* **TASK LIST**
1. Translate into French the following sentence from the Churchill passage: "It is difficult to keep up with a host who can set such a pace."
2. Carry on the excerpt about Churchill's luncheon table and guests from the point at which it stops.

* **PROVIDED TEXT**
February/March 1987 | Volume 38, Issue 2
It is lunch on a far grander scale, with more guests, of greater distinction, silvery buckets of iced champagne, Churchill presiding in his grandest manner, and several courses. Among those likeliest to be served are clear soup, oysters, caviar, gruyère cheese, pté de fois gras, trout, shoulder of lamb, lobster, dressed crab, petite marmite, scampi, Dover sole, chocolate éclairs, and, of course, roast beef and Yorkshire pudding. Winston never eats tripe, crumpets, sausages, cabbage, salami, sauerkraut, corned beef, or rice pudding. Clemmie, who knows his preferences, has briefed the cook on what is to be the menu. He decides when meals are to be served, he determines who is to be invited, and he is, and always will be, the dominant figure at the table.
If he has been in London recently, different versions of his latest witticism have been repeated in the clubs of Pall Mall and St. James’s, in drawing rooms of the West End and the City’s counting rooms. Asked now to confirm them, he nods as he gropes for a match or the stem of his wineglass, pausing occasionally to correct a verb or alter syntax. His cousin and frequent adversary Lord Londonderry, hoping to drive home a point, had asked him: “Have you read my latest book?” Winston replied: “No, I only read for pleasure or profit.” In Parliament he had remarked upon Sir Stafford Cripps’s “look of injured guilt.” So many cabinet ministers wanted ennoblement that he had protested: “They can’t all have peerages; there ought to be some disappearages.” One member of the Government had protested that this was a slur; Churchill shot back, “I know of no case where a man added to his dignity by standing on it.”
It is difficult to keep up with a host who can set such a pace. Nevertheless the dinner is not a one-man show. David Lloyd George has been in Parliament ten years longer than Churchill and an awesome prime minister for six. Sir Archibald Sinclair—who, when Churchill led a battalion in the trenches, served as his second-in-command—is about to assume leadership of the Liberal party, which, with fifty-nine seats in the House, holds the balance between Labour and the Conservatives. Alfred Duff Cooper and Anthony Eden, both of whom were decorated for bravery in France, hold subcabinet posts in the government and will soon become full-fledged ministers, Duff Cooper at the War Office and Eden as foreign secretary.

[Data records]

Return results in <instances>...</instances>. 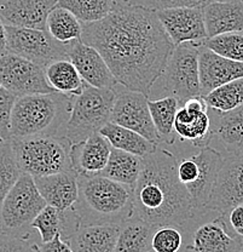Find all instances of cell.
I'll use <instances>...</instances> for the list:
<instances>
[{"instance_id": "6da1fadb", "label": "cell", "mask_w": 243, "mask_h": 252, "mask_svg": "<svg viewBox=\"0 0 243 252\" xmlns=\"http://www.w3.org/2000/svg\"><path fill=\"white\" fill-rule=\"evenodd\" d=\"M81 41L95 47L117 84L149 96L174 45L156 11L116 0L103 20L82 23Z\"/></svg>"}, {"instance_id": "7a4b0ae2", "label": "cell", "mask_w": 243, "mask_h": 252, "mask_svg": "<svg viewBox=\"0 0 243 252\" xmlns=\"http://www.w3.org/2000/svg\"><path fill=\"white\" fill-rule=\"evenodd\" d=\"M178 159L166 148L143 158V169L133 187V212L138 217L159 228L174 225L184 228L194 217V209L188 189L177 173Z\"/></svg>"}, {"instance_id": "3957f363", "label": "cell", "mask_w": 243, "mask_h": 252, "mask_svg": "<svg viewBox=\"0 0 243 252\" xmlns=\"http://www.w3.org/2000/svg\"><path fill=\"white\" fill-rule=\"evenodd\" d=\"M133 189L102 175L78 176L74 209L81 225H122L132 216Z\"/></svg>"}, {"instance_id": "277c9868", "label": "cell", "mask_w": 243, "mask_h": 252, "mask_svg": "<svg viewBox=\"0 0 243 252\" xmlns=\"http://www.w3.org/2000/svg\"><path fill=\"white\" fill-rule=\"evenodd\" d=\"M73 98L56 91L16 97L10 115L11 138L59 136L69 118Z\"/></svg>"}, {"instance_id": "5b68a950", "label": "cell", "mask_w": 243, "mask_h": 252, "mask_svg": "<svg viewBox=\"0 0 243 252\" xmlns=\"http://www.w3.org/2000/svg\"><path fill=\"white\" fill-rule=\"evenodd\" d=\"M11 142L21 172L35 178L73 170V143L65 136L11 138Z\"/></svg>"}, {"instance_id": "8992f818", "label": "cell", "mask_w": 243, "mask_h": 252, "mask_svg": "<svg viewBox=\"0 0 243 252\" xmlns=\"http://www.w3.org/2000/svg\"><path fill=\"white\" fill-rule=\"evenodd\" d=\"M115 97L114 89H98L85 84L82 93L73 98L69 118L59 136H65L75 144L98 132L110 122Z\"/></svg>"}, {"instance_id": "52a82bcc", "label": "cell", "mask_w": 243, "mask_h": 252, "mask_svg": "<svg viewBox=\"0 0 243 252\" xmlns=\"http://www.w3.org/2000/svg\"><path fill=\"white\" fill-rule=\"evenodd\" d=\"M46 205L34 177L22 172L0 206V222L4 233L21 234L23 229L30 228V223Z\"/></svg>"}, {"instance_id": "ba28073f", "label": "cell", "mask_w": 243, "mask_h": 252, "mask_svg": "<svg viewBox=\"0 0 243 252\" xmlns=\"http://www.w3.org/2000/svg\"><path fill=\"white\" fill-rule=\"evenodd\" d=\"M203 43L187 41L174 46L164 72V90L176 97L180 104L201 96L198 77V52Z\"/></svg>"}, {"instance_id": "9c48e42d", "label": "cell", "mask_w": 243, "mask_h": 252, "mask_svg": "<svg viewBox=\"0 0 243 252\" xmlns=\"http://www.w3.org/2000/svg\"><path fill=\"white\" fill-rule=\"evenodd\" d=\"M6 36L7 52L23 57L44 68L56 60L68 59V51L73 43L57 41L46 30L12 26H6Z\"/></svg>"}, {"instance_id": "30bf717a", "label": "cell", "mask_w": 243, "mask_h": 252, "mask_svg": "<svg viewBox=\"0 0 243 252\" xmlns=\"http://www.w3.org/2000/svg\"><path fill=\"white\" fill-rule=\"evenodd\" d=\"M0 84L16 97L54 93L45 77V68L17 55L0 56Z\"/></svg>"}, {"instance_id": "8fae6325", "label": "cell", "mask_w": 243, "mask_h": 252, "mask_svg": "<svg viewBox=\"0 0 243 252\" xmlns=\"http://www.w3.org/2000/svg\"><path fill=\"white\" fill-rule=\"evenodd\" d=\"M148 99L146 94L129 89L116 93L110 122L135 131L159 146L161 141L151 120Z\"/></svg>"}, {"instance_id": "7c38bea8", "label": "cell", "mask_w": 243, "mask_h": 252, "mask_svg": "<svg viewBox=\"0 0 243 252\" xmlns=\"http://www.w3.org/2000/svg\"><path fill=\"white\" fill-rule=\"evenodd\" d=\"M240 204H243V157L224 158L206 210L226 216Z\"/></svg>"}, {"instance_id": "4fadbf2b", "label": "cell", "mask_w": 243, "mask_h": 252, "mask_svg": "<svg viewBox=\"0 0 243 252\" xmlns=\"http://www.w3.org/2000/svg\"><path fill=\"white\" fill-rule=\"evenodd\" d=\"M202 6L168 7L156 11L161 26L174 46L187 41L203 43L208 38Z\"/></svg>"}, {"instance_id": "5bb4252c", "label": "cell", "mask_w": 243, "mask_h": 252, "mask_svg": "<svg viewBox=\"0 0 243 252\" xmlns=\"http://www.w3.org/2000/svg\"><path fill=\"white\" fill-rule=\"evenodd\" d=\"M174 132L183 142L202 148L213 138L208 107L201 96L192 97L179 107L174 119Z\"/></svg>"}, {"instance_id": "9a60e30c", "label": "cell", "mask_w": 243, "mask_h": 252, "mask_svg": "<svg viewBox=\"0 0 243 252\" xmlns=\"http://www.w3.org/2000/svg\"><path fill=\"white\" fill-rule=\"evenodd\" d=\"M226 216L218 215L214 220L200 224L194 230L191 244L184 252H240L243 249V238L231 234Z\"/></svg>"}, {"instance_id": "2e32d148", "label": "cell", "mask_w": 243, "mask_h": 252, "mask_svg": "<svg viewBox=\"0 0 243 252\" xmlns=\"http://www.w3.org/2000/svg\"><path fill=\"white\" fill-rule=\"evenodd\" d=\"M68 60L74 64L87 85L98 89H114L117 84L102 55L95 47L81 40L70 44Z\"/></svg>"}, {"instance_id": "e0dca14e", "label": "cell", "mask_w": 243, "mask_h": 252, "mask_svg": "<svg viewBox=\"0 0 243 252\" xmlns=\"http://www.w3.org/2000/svg\"><path fill=\"white\" fill-rule=\"evenodd\" d=\"M198 77L201 96H205L220 85L243 78V63L225 59L202 44L198 52Z\"/></svg>"}, {"instance_id": "ac0fdd59", "label": "cell", "mask_w": 243, "mask_h": 252, "mask_svg": "<svg viewBox=\"0 0 243 252\" xmlns=\"http://www.w3.org/2000/svg\"><path fill=\"white\" fill-rule=\"evenodd\" d=\"M57 0H0V18L5 26L46 30V20Z\"/></svg>"}, {"instance_id": "d6986e66", "label": "cell", "mask_w": 243, "mask_h": 252, "mask_svg": "<svg viewBox=\"0 0 243 252\" xmlns=\"http://www.w3.org/2000/svg\"><path fill=\"white\" fill-rule=\"evenodd\" d=\"M198 164V176L194 183L188 186V193L194 211H207V205L216 180L219 170L223 165L224 157L214 147L206 146L200 148L198 153L195 154Z\"/></svg>"}, {"instance_id": "ffe728a7", "label": "cell", "mask_w": 243, "mask_h": 252, "mask_svg": "<svg viewBox=\"0 0 243 252\" xmlns=\"http://www.w3.org/2000/svg\"><path fill=\"white\" fill-rule=\"evenodd\" d=\"M111 149L113 147L101 133H91L87 138L72 146V169L78 175H99L108 162Z\"/></svg>"}, {"instance_id": "44dd1931", "label": "cell", "mask_w": 243, "mask_h": 252, "mask_svg": "<svg viewBox=\"0 0 243 252\" xmlns=\"http://www.w3.org/2000/svg\"><path fill=\"white\" fill-rule=\"evenodd\" d=\"M208 114L212 135L226 153L224 158L243 157V104L225 113L208 108Z\"/></svg>"}, {"instance_id": "7402d4cb", "label": "cell", "mask_w": 243, "mask_h": 252, "mask_svg": "<svg viewBox=\"0 0 243 252\" xmlns=\"http://www.w3.org/2000/svg\"><path fill=\"white\" fill-rule=\"evenodd\" d=\"M78 173L74 170L35 177L36 187L46 204L59 211L73 209L78 199Z\"/></svg>"}, {"instance_id": "603a6c76", "label": "cell", "mask_w": 243, "mask_h": 252, "mask_svg": "<svg viewBox=\"0 0 243 252\" xmlns=\"http://www.w3.org/2000/svg\"><path fill=\"white\" fill-rule=\"evenodd\" d=\"M208 38L243 32V0L207 2L202 6Z\"/></svg>"}, {"instance_id": "cb8c5ba5", "label": "cell", "mask_w": 243, "mask_h": 252, "mask_svg": "<svg viewBox=\"0 0 243 252\" xmlns=\"http://www.w3.org/2000/svg\"><path fill=\"white\" fill-rule=\"evenodd\" d=\"M79 225L74 209L59 211L51 205H46L30 223V228L39 232L41 243H49L58 234L63 240L69 241Z\"/></svg>"}, {"instance_id": "d4e9b609", "label": "cell", "mask_w": 243, "mask_h": 252, "mask_svg": "<svg viewBox=\"0 0 243 252\" xmlns=\"http://www.w3.org/2000/svg\"><path fill=\"white\" fill-rule=\"evenodd\" d=\"M120 228L116 224H80L69 244L74 252H115Z\"/></svg>"}, {"instance_id": "484cf974", "label": "cell", "mask_w": 243, "mask_h": 252, "mask_svg": "<svg viewBox=\"0 0 243 252\" xmlns=\"http://www.w3.org/2000/svg\"><path fill=\"white\" fill-rule=\"evenodd\" d=\"M115 149L145 158L156 151L158 144L153 143L142 135L130 128L109 122L98 131Z\"/></svg>"}, {"instance_id": "4316f807", "label": "cell", "mask_w": 243, "mask_h": 252, "mask_svg": "<svg viewBox=\"0 0 243 252\" xmlns=\"http://www.w3.org/2000/svg\"><path fill=\"white\" fill-rule=\"evenodd\" d=\"M45 77L54 91L65 96L77 97L82 93L85 81L68 59L56 60L45 67Z\"/></svg>"}, {"instance_id": "83f0119b", "label": "cell", "mask_w": 243, "mask_h": 252, "mask_svg": "<svg viewBox=\"0 0 243 252\" xmlns=\"http://www.w3.org/2000/svg\"><path fill=\"white\" fill-rule=\"evenodd\" d=\"M143 169V158L120 151L111 149L110 157L106 167L99 175L129 186L133 189Z\"/></svg>"}, {"instance_id": "f1b7e54d", "label": "cell", "mask_w": 243, "mask_h": 252, "mask_svg": "<svg viewBox=\"0 0 243 252\" xmlns=\"http://www.w3.org/2000/svg\"><path fill=\"white\" fill-rule=\"evenodd\" d=\"M155 229L144 220L131 216L120 228L115 252H148Z\"/></svg>"}, {"instance_id": "f546056e", "label": "cell", "mask_w": 243, "mask_h": 252, "mask_svg": "<svg viewBox=\"0 0 243 252\" xmlns=\"http://www.w3.org/2000/svg\"><path fill=\"white\" fill-rule=\"evenodd\" d=\"M148 106L160 141L173 144L176 142L174 119L180 106L179 101L169 94L159 99H148Z\"/></svg>"}, {"instance_id": "4dcf8cb0", "label": "cell", "mask_w": 243, "mask_h": 252, "mask_svg": "<svg viewBox=\"0 0 243 252\" xmlns=\"http://www.w3.org/2000/svg\"><path fill=\"white\" fill-rule=\"evenodd\" d=\"M46 31L57 41L72 43L81 40L82 23L67 9L54 6L46 20Z\"/></svg>"}, {"instance_id": "1f68e13d", "label": "cell", "mask_w": 243, "mask_h": 252, "mask_svg": "<svg viewBox=\"0 0 243 252\" xmlns=\"http://www.w3.org/2000/svg\"><path fill=\"white\" fill-rule=\"evenodd\" d=\"M208 108L220 113L230 112L243 104V78L220 85L205 96H201Z\"/></svg>"}, {"instance_id": "d6a6232c", "label": "cell", "mask_w": 243, "mask_h": 252, "mask_svg": "<svg viewBox=\"0 0 243 252\" xmlns=\"http://www.w3.org/2000/svg\"><path fill=\"white\" fill-rule=\"evenodd\" d=\"M116 0H57L56 6L72 12L81 23L103 20L114 9Z\"/></svg>"}, {"instance_id": "836d02e7", "label": "cell", "mask_w": 243, "mask_h": 252, "mask_svg": "<svg viewBox=\"0 0 243 252\" xmlns=\"http://www.w3.org/2000/svg\"><path fill=\"white\" fill-rule=\"evenodd\" d=\"M21 173L11 140L0 137V206Z\"/></svg>"}, {"instance_id": "e575fe53", "label": "cell", "mask_w": 243, "mask_h": 252, "mask_svg": "<svg viewBox=\"0 0 243 252\" xmlns=\"http://www.w3.org/2000/svg\"><path fill=\"white\" fill-rule=\"evenodd\" d=\"M203 46L225 59L243 63V32H232L207 38L203 41Z\"/></svg>"}, {"instance_id": "d590c367", "label": "cell", "mask_w": 243, "mask_h": 252, "mask_svg": "<svg viewBox=\"0 0 243 252\" xmlns=\"http://www.w3.org/2000/svg\"><path fill=\"white\" fill-rule=\"evenodd\" d=\"M182 246V228L174 225H162L156 228L151 238V249L156 252H179Z\"/></svg>"}, {"instance_id": "8d00e7d4", "label": "cell", "mask_w": 243, "mask_h": 252, "mask_svg": "<svg viewBox=\"0 0 243 252\" xmlns=\"http://www.w3.org/2000/svg\"><path fill=\"white\" fill-rule=\"evenodd\" d=\"M0 252H38V245L22 233H2L0 234Z\"/></svg>"}, {"instance_id": "74e56055", "label": "cell", "mask_w": 243, "mask_h": 252, "mask_svg": "<svg viewBox=\"0 0 243 252\" xmlns=\"http://www.w3.org/2000/svg\"><path fill=\"white\" fill-rule=\"evenodd\" d=\"M16 96L0 84V137L11 140L10 136V115Z\"/></svg>"}, {"instance_id": "f35d334b", "label": "cell", "mask_w": 243, "mask_h": 252, "mask_svg": "<svg viewBox=\"0 0 243 252\" xmlns=\"http://www.w3.org/2000/svg\"><path fill=\"white\" fill-rule=\"evenodd\" d=\"M125 1L153 11L178 6H202L206 4L205 0H125Z\"/></svg>"}, {"instance_id": "ab89813d", "label": "cell", "mask_w": 243, "mask_h": 252, "mask_svg": "<svg viewBox=\"0 0 243 252\" xmlns=\"http://www.w3.org/2000/svg\"><path fill=\"white\" fill-rule=\"evenodd\" d=\"M227 222L235 234L243 238V204L237 205L226 215Z\"/></svg>"}, {"instance_id": "60d3db41", "label": "cell", "mask_w": 243, "mask_h": 252, "mask_svg": "<svg viewBox=\"0 0 243 252\" xmlns=\"http://www.w3.org/2000/svg\"><path fill=\"white\" fill-rule=\"evenodd\" d=\"M38 252H74V250L70 246L69 241L63 240L58 234L54 236V240L38 245Z\"/></svg>"}, {"instance_id": "b9f144b4", "label": "cell", "mask_w": 243, "mask_h": 252, "mask_svg": "<svg viewBox=\"0 0 243 252\" xmlns=\"http://www.w3.org/2000/svg\"><path fill=\"white\" fill-rule=\"evenodd\" d=\"M7 44V36H6V26L2 22L1 18H0V56H2L4 54H6Z\"/></svg>"}, {"instance_id": "7bdbcfd3", "label": "cell", "mask_w": 243, "mask_h": 252, "mask_svg": "<svg viewBox=\"0 0 243 252\" xmlns=\"http://www.w3.org/2000/svg\"><path fill=\"white\" fill-rule=\"evenodd\" d=\"M206 1V4H207V2H214V1H225V0H205Z\"/></svg>"}, {"instance_id": "ee69618b", "label": "cell", "mask_w": 243, "mask_h": 252, "mask_svg": "<svg viewBox=\"0 0 243 252\" xmlns=\"http://www.w3.org/2000/svg\"><path fill=\"white\" fill-rule=\"evenodd\" d=\"M4 233V230H2V225H1V222H0V234H2Z\"/></svg>"}, {"instance_id": "f6af8a7d", "label": "cell", "mask_w": 243, "mask_h": 252, "mask_svg": "<svg viewBox=\"0 0 243 252\" xmlns=\"http://www.w3.org/2000/svg\"><path fill=\"white\" fill-rule=\"evenodd\" d=\"M148 252H156V251H154V250H153V249H150V250H149Z\"/></svg>"}, {"instance_id": "bcb514c9", "label": "cell", "mask_w": 243, "mask_h": 252, "mask_svg": "<svg viewBox=\"0 0 243 252\" xmlns=\"http://www.w3.org/2000/svg\"><path fill=\"white\" fill-rule=\"evenodd\" d=\"M240 252H243V249H242V250H241V251H240Z\"/></svg>"}]
</instances>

* **SET OF ANSWERS**
1. Il est difficile de suivre le rythme d'un hôte capable d'imposer une telle cadence.

2.
Late in life Mary will recall: “The ‘basic’ house party, enlarged by other guests, usually formed a gathering it would be hard to beat for value. There was little warming up; the conversation plunged straight into some burning or vital question. But the talk was by no means confined to politics; it ranged over history, art, and literature; it toyed with philosophical themes; it visited the past and explored the future. The Prof and his slide rule were much in demand on all scientific problems. Sometimes the conversation was a ding-dong battle of wits and words between, say, Winston and Duff Cooper, with the rest of the company skirmishing on the sidelines and keeping score. The verbal pyrotechnics waxed hot and fierce, usually dissolving into gales of laughter.” Then, she remembers, conversation “usually dwindled” as everyone wanted to “share the main ‘entertainment,’” which was almost always “a dramatic and compelling monologue from Winston.” Frequently he would recite “Horatius,” and “this was very popular with the children, as we could join in ‘the brave days of old’ bits.”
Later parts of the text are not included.